À l’époque, les billets de la série Les oiseaux du Canada faisaient partie des billets les plus évolués au monde. Ils ont pourtant été la cible de l’offensive de faussaires la plus réussie de l’histoire du Canada. À la fin des années 1990, Wesley Wayne Weber s’est servi d’un logiciel de montage photo et d’une imprimante de bureau couleur pour produire sa propre version du billet de 100 $. Il a créé une vignette de sûreté en papier d’aluminium crédible et a même appliqué les petites pastilles qui deviennent fluorescentes quand on les expose à des rayons ultraviolets. Ses billets contrefaits étaient tellement convaincants et si nombreux parmi les billets en circulation que beaucoup de détaillants ontariens refusaient tout simplement cette coupure. Weber a réussi à injecter au moins 5,5 millions de dollars en billets suspects dans l’économie canadienne, et cette somme ne représente que les billets saisis par la GRC! Même après 25 ans, les fausses coupures de 100 $ de Weber refont occasionnellement surface.

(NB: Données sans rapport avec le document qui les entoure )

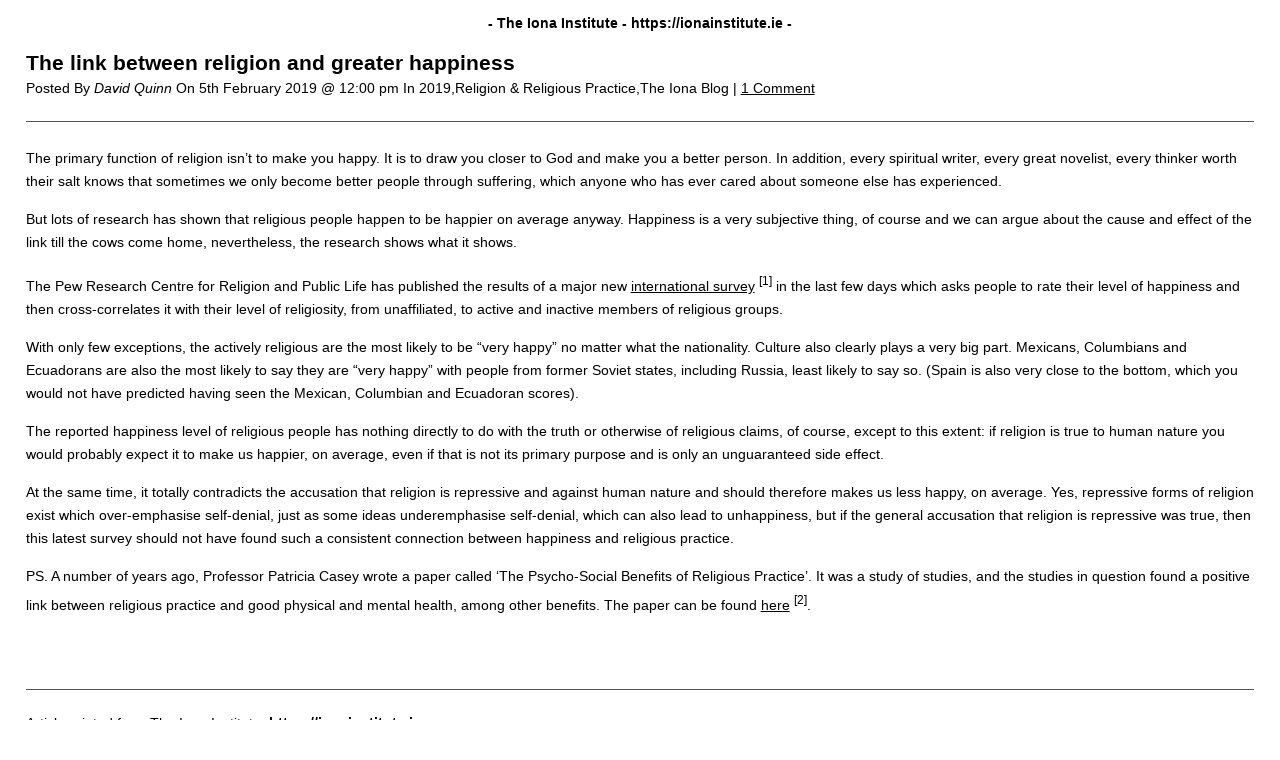

--- FILE ---
content_type: text/html; charset=UTF-8
request_url: https://ionainstitute.ie/the-link-between-religion-and-greater-happiness/print
body_size: 2314
content:
<!DOCTYPE html>
<html lang="en">
<head>
	<title>The Iona Institute  &raquo; The link between religion and greater happiness &raquo; Print</title>
	<meta http-equiv="Content-Type" content="text/html; charset=UTF-8" />
	<meta name="Robots" content="noindex, nofollow" />
			<link rel="stylesheet" href="https://ionainstitute.ie/wp-content/plugins/wp-print/print-css.css" type="text/css" media="screen, print" />
			<link rel="canonical" href="https://ionainstitute.ie/the-link-between-religion-and-greater-happiness/" />
</head>
<body>

<main role="main" class="center">

	
		<header class="entry-header">

			<span class="hat">
				<strong>
					- The Iona Institute 
					- 
					<span dir="ltr">https://ionainstitute.ie</span> 
					-
				</strong>
			</span>
			
			
			<h1 class="entry-title">
				The link between religion and greater happiness			</h1>

			<span class="entry-date">

				Posted By 

				<cite>David Quinn</cite> 

				On 

				<time>	
					5th February 2019 @ 12:00 pm 
				</time>

			  	<span>
			  		In 
			  		2019,Religion &amp; Religious Practice,The Iona Blog | 
			  	</span>	

		  		<a href='#comments_controls'>
		  			1 Comment	  			</a>	  			

				</span>
			
		</header>

		
		<div class="entry-content">

			<p>The primary function of religion isn’t to make you happy. It is to draw you closer to God and make you a better person. In addition, every spiritual writer, every great novelist, every thinker worth their salt knows that sometimes we only become better people through suffering, which anyone who has ever cared about someone else has experienced.</p>
<p>But lots of research has shown that religious people happen to be happier on average anyway. Happiness is a very subjective thing, of course and we can argue about the cause and effect of the link till the cows come home, nevertheless, the research shows what it shows.</p>
<p>The Pew Research Centre for Religion and Public Life has published the results of a major new <a href="http://www.pewforum.org/2019/01/31/religions-relationship-to-happiness-civic-engagement-and-health-around-the-world/" rel="external">international survey</a> <sup>[1]</sup> in the last few days which asks people to rate their level of happiness and then cross-correlates it with their level of religiosity, from unaffiliated, to active and inactive members of religious groups.</p>
<p>With only few exceptions, the actively religious are the most likely to be “very happy” no matter what the nationality. Culture also clearly plays a very big part. Mexicans, Columbians and Ecuadorans are also the most likely to say they are “very happy” with people from former Soviet states, including Russia, least likely to say so. (Spain is also very close to the bottom, which you would not have predicted having seen the Mexican, Columbian and Ecuadoran scores).</p>
<p>The reported happiness level of religious people has nothing directly to do with the truth or otherwise of religious claims, of course, except to this extent: if religion is true to human nature you would probably expect it to make us happier, on average, even if that is not its primary purpose and is only an unguaranteed side effect.</p>
<p>At the same time, it totally contradicts the accusation that religion is repressive and against human nature and should therefore makes us less happy, on average. Yes, repressive forms of religion exist which over-emphasise self-denial, just as some ideas underemphasise self-denial, which can also lead to unhappiness, but if the general accusation that religion is repressive was true, then this latest survey should not have found such a consistent connection between happiness and religious practice.</p>
<p>PS. A number of years ago, Professor Patricia Casey wrote a paper called &#8216;The Psycho-Social Benefits of Religious Practice&#8217;. It was a study of studies, and the studies in question found a positive link between religious practice and good physical and mental health, among other benefits. The paper can be found <a href="https://ionainstitute.ie/wp-content/uploads/2014/11/Religious_practice-1.pdf" rel="external">here</a> <sup>[2]</sup>.</p>
<p>&nbsp;</p>

		</div>

		
	<div class="comments">
			</div>
	
	<footer class="footer">
		<p>
			Article printed from 
			The Iona Institute: 

			<strong dir="ltr">
				https://ionainstitute.ie			</strong>
		</p>

		<p>
			URL to article: 
			<strong dir="ltr">
				https://ionainstitute.ie/the-link-between-religion-and-greater-happiness/			</strong>
		</p>
		
					<p>URLs in this post:<p style="margin: 2px 0;">[1] international survey: <b><span dir="ltr">http://www.pewforum.org/2019/01/31/religions-relationship-to-happiness-civic-engagement-and-health-around-the-world/</span></b></p><p style="margin: 2px 0;">[2] here: <b><span dir="ltr">https://ionainstitute.ie/wp-content/uploads/2014/11/Religious_practice-1.pdf</span></b></p></p>
		
		<p style="text-align: right;" id="print-link">
			<a href="#Print" onclick="window.print(); return false;" title="Click here to print.">
				Click 
				here				to print.			</a> 
		</p>

		
		<p style="text-align: center;">
			Copyright &copy; 2014 Iona. All rights reserved.		</p>
	</footer>

</main>


</body>
</html>
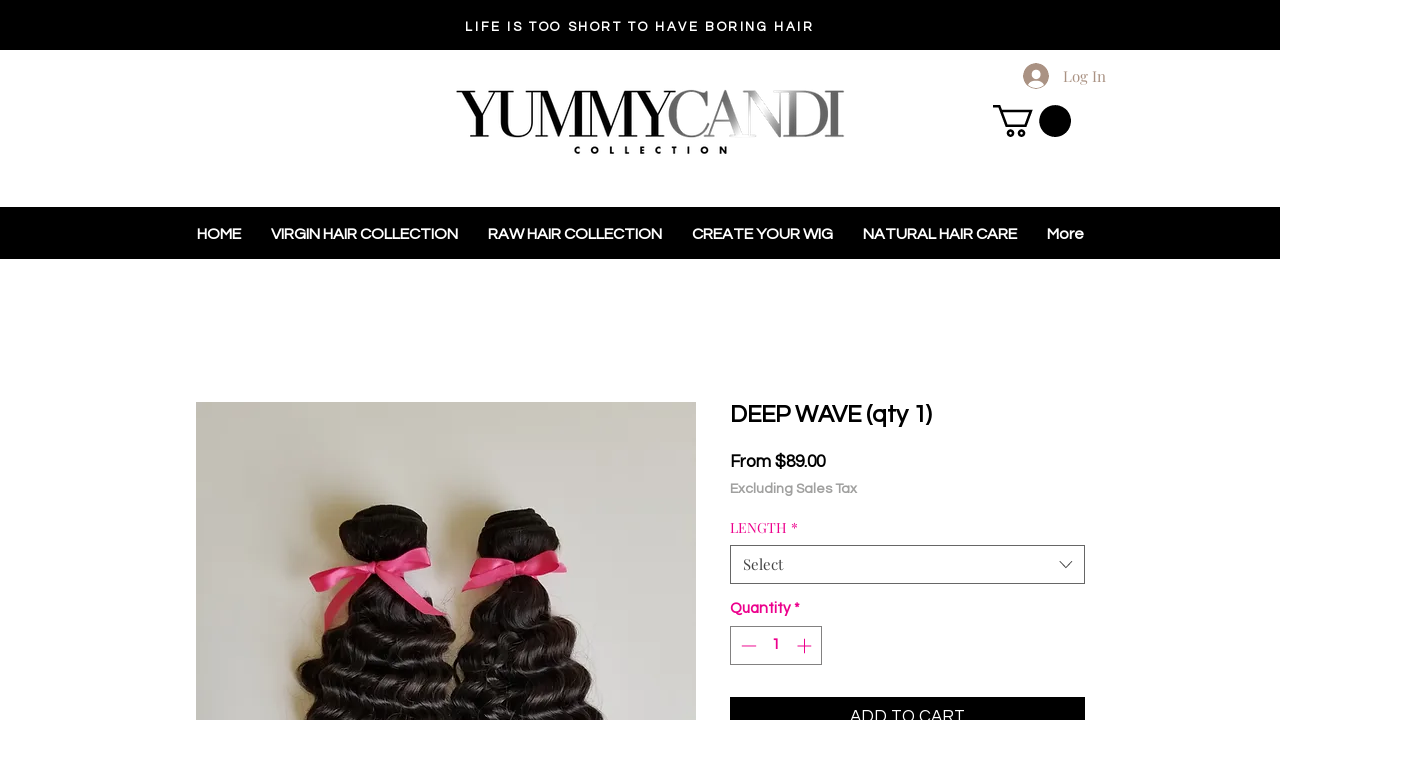

--- FILE ---
content_type: text/html; charset=utf-8
request_url: https://accounts.google.com/o/oauth2/postmessageRelay?parent=https%3A%2F%2Fstatic.parastorage.com&jsh=m%3B%2F_%2Fscs%2Fabc-static%2F_%2Fjs%2Fk%3Dgapi.lb.en.2kN9-TZiXrM.O%2Fd%3D1%2Frs%3DAHpOoo_B4hu0FeWRuWHfxnZ3V0WubwN7Qw%2Fm%3D__features__
body_size: 159
content:
<!DOCTYPE html><html><head><title></title><meta http-equiv="content-type" content="text/html; charset=utf-8"><meta http-equiv="X-UA-Compatible" content="IE=edge"><meta name="viewport" content="width=device-width, initial-scale=1, minimum-scale=1, maximum-scale=1, user-scalable=0"><script src='https://ssl.gstatic.com/accounts/o/2580342461-postmessagerelay.js' nonce="F3U8vWTiYQ81tkd8ar_cdQ"></script></head><body><script type="text/javascript" src="https://apis.google.com/js/rpc:shindig_random.js?onload=init" nonce="F3U8vWTiYQ81tkd8ar_cdQ"></script></body></html>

Il semble assez évident que le billet du haut est un faux de Weber lorsqu’on le compare à un vrai billet, mais peut-on raisonnablement demander à un vendeur débordé dans un magasin achalandé de faire la distinction?
Source : faux billet de 100 $, Canada, 1988 | NCC 2016.40.4; 100 $, Canada, 1988 | NCC 1990.44.10
Moment charnière en vue
Cette série de billets compte son lot de premières, mais aussi son lot de chants du cygne. C’est la dernière fois qu’on y voit des guillochis, ou motifs géométriques faits à la machine, disposés en longues bandes au recto des billets. Il en va de même du motif principal au recto qui a été imprimé par gravure en taille-douce, un procédé selon lequel l’artiste taille manuellement l’image dans une plaque de métal. De nos jours, la gravure est réservée à quelques éléments uniquement, notamment les effigies.
La série Les oiseaux du Canada a été pensée, conçue et produite à un moment charnière de l’impression de produits fiduciaires. Les nouvelles technologies destinées à ce type de produits voyaient le jour à la vitesse grand V, tandis que les technologies numériques donnaient de puissantes armes aux faussaires. Ces billets aux couleurs franches et d’une simplicité audacieuse demeurent très populaires auprès des Canadiens. Apparemment, les oiseaux plaisent à tout le monde, sauf aux ornithophobes, bien sûr.